Anime isn't supposed to be comprehensible: it's existential! It's Camus for kiddies, Sartre for tweens! Zen for those under 10! Don't believe me? Consider:
The plots make no sense.
Watch from the beginning. Take notes. It doesn't matter. By the second episode, it will be impossible for you to say with any certainty who the characters are, what their motivation is or how their actions have any meaning within the context of their stories.
And, just when you think you have been able to make some sense out of bits and pieces of the story, an arbitrary plot twist will come along to make nonsense of everything that had gone before it; everything you thought you understood will turn out to be something completely different. Just like life.
Audiences steeped in Aristotelian verities about narrative structure will be sorely disappointed. However, audiences who understand life as a series of random events without structure or purpose will feel right at home watching anime.

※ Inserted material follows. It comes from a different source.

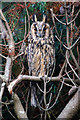 HP6209 : Long-eared Owl (Asio otus), Baltasound : Week 41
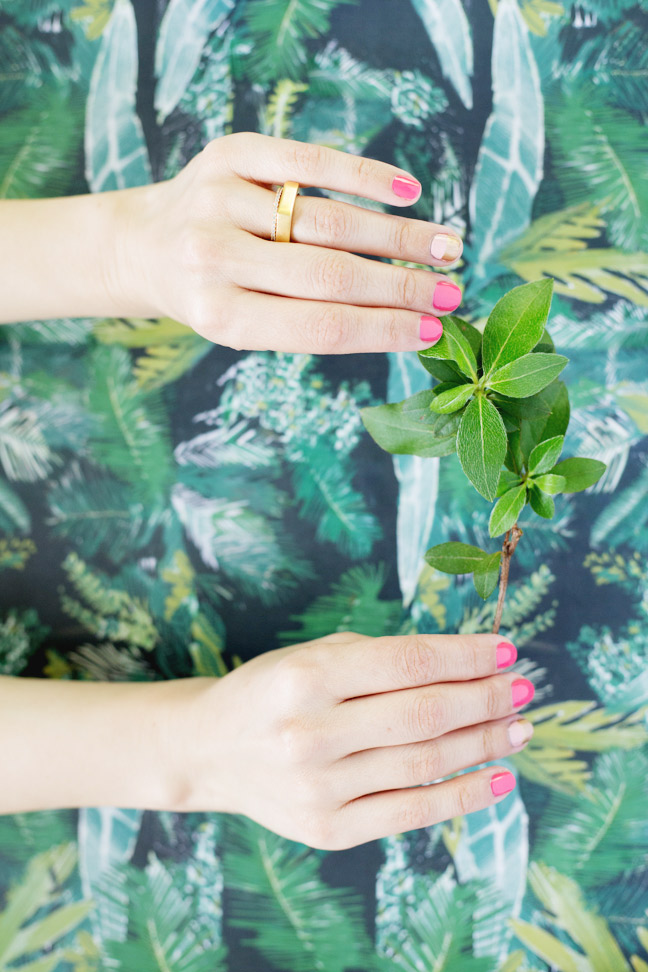 two-tone-mani-two-hands-holding-leaves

The characters' eyes are unnaturally big.
You may have thought that this was just a stylistic affectation. Well, that may be, but it's a stylistic affectation with a deeper purpose: to undermine our ideas of seeing as believing, our faith in the power of human visual perception. It doesn't matter how big our eyes are - they could dominate our faces - hell, they could be our faces - and we would still not be able to clearly see what was in front of them.
The characters' hair is unusually spiky.
It gets so ridiculous that you can be forgiven for thinking that as much as half of each show's budget is spent on hair gel. Still, if you approach anime with an awareness of its true existential nature, you can appreciate each character's hair in a whole new way: as metaphor. To wit:
Spiky hair = spiky personality
The hair of characters is a representation of the turmoil that roils within each of them, and a reminder that no matter how close we get to other people, they can always surprise us with sharp, nasty hidden depths.
Characters' lips don't synch up with their voices.
This is often attributed to poor dubbing. That may be true in a technical sense, but it doesn't mean that it can't also have existential significance.
It is clear that there is often a disconnect between what people say and the way they behave; this is sometimes referred to as "cognitive assholnance." The fact that the lips of characters in anime do not synch up with their voices visually foregrounds what is usually an internal process.
It can also be creepy as hell. Just like life.
The plots really make no sense. None at all. Really. Are you still trying to find some sense in the narrative? Forget about it. You won't.
Human beings are story seeking machines: we do our best to find meaning in even the most disparate events. However, as somebody who may have been Winston Churchill once said: "If a man is not trying to find the plot of an anime series by the time it has aired its second episode, he has no heart. If he is still trying to find the plot of an anime series by the time it has aired its fourth, he has no brain."
Anime is really for young people on drugs.
You had Fritz the Cat, your kids have Dragonball Z. Fair is fair.
Conclusion: Best just to go with it.
The best way to watch anime is to treat it like walking into a sauna: just let the warmth of its hallucinatory imagery carry you away. Don't worry if your skin gets flushed; it's all part of the process. And, if worse comes to worst, always be prepared to run outside and roll around naked in the snow.
You may object that children raised on anime will become a generation of nihilists. The only response to this is: have you seen the shape of the world lately?